What is Formjacking?
Formjacking (also associated with Magecart attacks) involves injecting malicious JavaScript into legitimate e-commerce websites, typically targeting the checkout page. When customers enter payment information, the malicious script captures and transmits card numbers, expiration dates, CVV codes, and billing addresses to attacker-controlled servers—while the legitimate transaction proceeds normally. Victims and merchants often have no indication theft occurred until fraudulent charges appear. Attackers compromise websites through vulnerable third-party scripts (analytics, advertising, chat widgets), compromised content delivery networks, or direct exploitation of e-commerce platform vulnerabilities. A single compromised website can yield thousands of payment cards, which are sold on dark web marketplaces or used for fraud.
Business Impact
Formjacking attacks are particularly damaging because they’re invisible to both merchants and customers during the transaction.
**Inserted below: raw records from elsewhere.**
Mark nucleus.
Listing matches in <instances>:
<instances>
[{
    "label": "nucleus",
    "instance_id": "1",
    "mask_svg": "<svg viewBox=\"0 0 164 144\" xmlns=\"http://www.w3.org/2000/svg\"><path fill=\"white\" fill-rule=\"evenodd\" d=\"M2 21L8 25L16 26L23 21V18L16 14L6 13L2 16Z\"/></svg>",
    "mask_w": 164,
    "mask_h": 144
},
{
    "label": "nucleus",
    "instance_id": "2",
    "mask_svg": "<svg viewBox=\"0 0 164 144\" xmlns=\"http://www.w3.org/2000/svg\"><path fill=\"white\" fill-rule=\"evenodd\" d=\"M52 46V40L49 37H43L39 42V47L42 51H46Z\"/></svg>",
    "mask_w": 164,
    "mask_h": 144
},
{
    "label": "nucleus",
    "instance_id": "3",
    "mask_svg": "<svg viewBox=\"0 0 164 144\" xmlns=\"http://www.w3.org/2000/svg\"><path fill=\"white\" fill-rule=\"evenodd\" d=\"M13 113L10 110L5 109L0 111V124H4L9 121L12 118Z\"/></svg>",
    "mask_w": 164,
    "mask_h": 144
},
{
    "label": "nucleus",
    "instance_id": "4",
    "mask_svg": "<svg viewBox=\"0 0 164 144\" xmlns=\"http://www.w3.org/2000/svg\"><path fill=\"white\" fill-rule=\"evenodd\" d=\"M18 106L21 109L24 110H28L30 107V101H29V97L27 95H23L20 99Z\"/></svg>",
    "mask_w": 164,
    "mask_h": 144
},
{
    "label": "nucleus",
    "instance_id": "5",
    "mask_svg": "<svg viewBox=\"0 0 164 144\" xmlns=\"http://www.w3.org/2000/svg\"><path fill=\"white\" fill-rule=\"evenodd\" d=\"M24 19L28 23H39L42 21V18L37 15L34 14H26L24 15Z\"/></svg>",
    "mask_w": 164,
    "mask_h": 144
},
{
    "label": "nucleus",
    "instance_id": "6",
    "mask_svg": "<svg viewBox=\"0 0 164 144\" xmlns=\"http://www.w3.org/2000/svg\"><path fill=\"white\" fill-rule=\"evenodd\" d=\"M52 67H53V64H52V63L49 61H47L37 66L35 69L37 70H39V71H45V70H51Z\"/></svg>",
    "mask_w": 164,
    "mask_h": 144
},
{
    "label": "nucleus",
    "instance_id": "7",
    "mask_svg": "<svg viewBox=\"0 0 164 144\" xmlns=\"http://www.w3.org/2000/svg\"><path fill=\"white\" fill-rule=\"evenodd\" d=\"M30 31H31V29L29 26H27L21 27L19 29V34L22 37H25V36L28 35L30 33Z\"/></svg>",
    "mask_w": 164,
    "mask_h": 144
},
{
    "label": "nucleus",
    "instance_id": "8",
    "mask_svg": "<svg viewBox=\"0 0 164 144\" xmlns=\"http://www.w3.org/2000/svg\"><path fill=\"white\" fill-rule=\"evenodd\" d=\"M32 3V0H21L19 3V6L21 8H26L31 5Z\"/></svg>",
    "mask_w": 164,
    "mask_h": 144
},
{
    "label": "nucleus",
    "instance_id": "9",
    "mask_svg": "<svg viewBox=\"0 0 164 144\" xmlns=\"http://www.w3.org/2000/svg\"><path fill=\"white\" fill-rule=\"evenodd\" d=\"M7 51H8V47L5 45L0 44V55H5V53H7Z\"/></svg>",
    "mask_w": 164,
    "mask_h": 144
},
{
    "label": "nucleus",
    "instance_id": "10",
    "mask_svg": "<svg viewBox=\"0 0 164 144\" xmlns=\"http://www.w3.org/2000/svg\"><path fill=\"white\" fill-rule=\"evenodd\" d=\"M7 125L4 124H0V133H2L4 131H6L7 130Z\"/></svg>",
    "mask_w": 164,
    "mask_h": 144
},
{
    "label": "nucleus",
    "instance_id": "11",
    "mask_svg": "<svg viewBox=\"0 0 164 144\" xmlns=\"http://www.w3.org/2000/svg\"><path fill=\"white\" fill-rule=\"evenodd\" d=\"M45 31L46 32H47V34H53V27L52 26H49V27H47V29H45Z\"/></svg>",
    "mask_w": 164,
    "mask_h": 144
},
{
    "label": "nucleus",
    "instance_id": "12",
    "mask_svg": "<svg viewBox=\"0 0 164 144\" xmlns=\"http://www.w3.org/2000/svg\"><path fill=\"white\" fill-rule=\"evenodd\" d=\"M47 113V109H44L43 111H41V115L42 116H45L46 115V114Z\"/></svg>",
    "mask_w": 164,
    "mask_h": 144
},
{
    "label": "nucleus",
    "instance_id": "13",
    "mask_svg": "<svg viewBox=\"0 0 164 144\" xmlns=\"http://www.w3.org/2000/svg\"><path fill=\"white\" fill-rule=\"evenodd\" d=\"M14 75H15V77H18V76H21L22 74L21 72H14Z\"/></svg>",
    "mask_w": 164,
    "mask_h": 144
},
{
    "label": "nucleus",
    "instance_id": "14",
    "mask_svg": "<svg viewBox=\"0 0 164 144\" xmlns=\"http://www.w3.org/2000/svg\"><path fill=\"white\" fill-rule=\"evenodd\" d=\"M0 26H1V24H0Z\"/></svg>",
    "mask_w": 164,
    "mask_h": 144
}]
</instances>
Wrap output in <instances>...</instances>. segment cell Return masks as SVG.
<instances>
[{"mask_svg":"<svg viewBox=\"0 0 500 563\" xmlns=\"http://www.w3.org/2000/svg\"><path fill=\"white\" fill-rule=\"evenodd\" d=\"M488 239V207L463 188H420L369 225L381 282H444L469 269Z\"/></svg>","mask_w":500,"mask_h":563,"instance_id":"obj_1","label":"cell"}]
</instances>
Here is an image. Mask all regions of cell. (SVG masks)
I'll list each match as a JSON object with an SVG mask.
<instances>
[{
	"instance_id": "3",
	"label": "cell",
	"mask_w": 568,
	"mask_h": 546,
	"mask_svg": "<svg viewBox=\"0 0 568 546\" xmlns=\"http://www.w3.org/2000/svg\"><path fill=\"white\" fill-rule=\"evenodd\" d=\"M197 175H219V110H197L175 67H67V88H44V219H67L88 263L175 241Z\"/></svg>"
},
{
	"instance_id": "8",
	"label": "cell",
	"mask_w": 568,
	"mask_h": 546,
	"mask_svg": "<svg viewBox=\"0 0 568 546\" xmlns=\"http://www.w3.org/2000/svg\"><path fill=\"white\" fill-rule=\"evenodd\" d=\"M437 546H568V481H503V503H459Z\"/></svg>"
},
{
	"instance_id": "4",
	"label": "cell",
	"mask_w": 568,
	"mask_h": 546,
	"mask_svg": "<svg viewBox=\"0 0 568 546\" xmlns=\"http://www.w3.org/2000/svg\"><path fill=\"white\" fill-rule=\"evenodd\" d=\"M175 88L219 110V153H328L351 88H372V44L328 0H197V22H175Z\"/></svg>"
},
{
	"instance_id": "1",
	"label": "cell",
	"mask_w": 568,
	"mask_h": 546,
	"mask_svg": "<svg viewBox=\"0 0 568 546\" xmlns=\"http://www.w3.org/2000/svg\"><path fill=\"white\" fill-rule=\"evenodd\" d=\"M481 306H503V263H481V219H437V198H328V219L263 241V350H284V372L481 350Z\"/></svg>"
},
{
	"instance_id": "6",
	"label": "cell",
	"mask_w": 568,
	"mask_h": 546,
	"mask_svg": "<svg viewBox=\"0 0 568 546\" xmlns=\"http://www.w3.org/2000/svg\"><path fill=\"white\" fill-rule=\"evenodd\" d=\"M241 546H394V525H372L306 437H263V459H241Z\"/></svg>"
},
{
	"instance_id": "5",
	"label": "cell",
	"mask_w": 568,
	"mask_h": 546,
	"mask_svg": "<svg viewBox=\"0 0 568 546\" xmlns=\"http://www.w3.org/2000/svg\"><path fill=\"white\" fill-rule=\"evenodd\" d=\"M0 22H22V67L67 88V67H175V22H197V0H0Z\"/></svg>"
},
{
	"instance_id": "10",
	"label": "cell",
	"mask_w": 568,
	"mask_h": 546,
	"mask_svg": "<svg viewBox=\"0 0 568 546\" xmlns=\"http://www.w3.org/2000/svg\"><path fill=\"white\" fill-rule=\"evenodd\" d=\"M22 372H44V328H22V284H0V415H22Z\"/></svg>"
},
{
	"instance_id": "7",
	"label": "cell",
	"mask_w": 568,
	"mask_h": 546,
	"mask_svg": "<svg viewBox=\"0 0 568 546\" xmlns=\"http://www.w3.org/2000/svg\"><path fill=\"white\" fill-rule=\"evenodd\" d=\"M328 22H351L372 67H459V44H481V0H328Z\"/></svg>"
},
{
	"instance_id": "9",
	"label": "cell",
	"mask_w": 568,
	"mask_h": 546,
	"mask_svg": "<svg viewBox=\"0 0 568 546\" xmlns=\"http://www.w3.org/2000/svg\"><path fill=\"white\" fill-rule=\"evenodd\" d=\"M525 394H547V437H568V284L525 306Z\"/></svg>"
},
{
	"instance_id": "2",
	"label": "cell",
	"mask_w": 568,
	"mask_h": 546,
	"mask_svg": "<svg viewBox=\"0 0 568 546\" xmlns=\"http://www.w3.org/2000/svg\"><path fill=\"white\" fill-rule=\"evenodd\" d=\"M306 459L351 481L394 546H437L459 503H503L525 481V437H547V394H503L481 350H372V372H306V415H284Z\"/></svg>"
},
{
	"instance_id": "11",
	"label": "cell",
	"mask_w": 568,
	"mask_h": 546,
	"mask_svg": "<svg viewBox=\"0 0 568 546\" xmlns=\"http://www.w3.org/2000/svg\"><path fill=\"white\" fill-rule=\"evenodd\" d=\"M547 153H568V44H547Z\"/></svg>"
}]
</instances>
Merchants face payment card industry (PCI) compliance violations, forensic investigation costs, customer notification requirements, potential fines, and reputational damage. British Airways faced a £20 million fine after a Magecart attack compromised 380,000 payment cards. Customers lose trust in e-commerce when their cards are compromised on legitimate sites. The supply chain nature of many attacks—targeting third-party scripts used by thousands of sites—means a single compromise can affect multiple merchants simultaneously.
Allure Security's Approach
While formjacking primarily targets the infrastructure of e-commerce sites, brand protection monitoring can detect when stolen payment data or compromised credentials from your customers appear on dark web marketplaces. Additionally, monitoring third-party scripts and website integrity helps identify compromises before they impact customers. Understanding the broader formjacking ecosystem informs threat intelligence about groups targeting retail and e-commerce brands.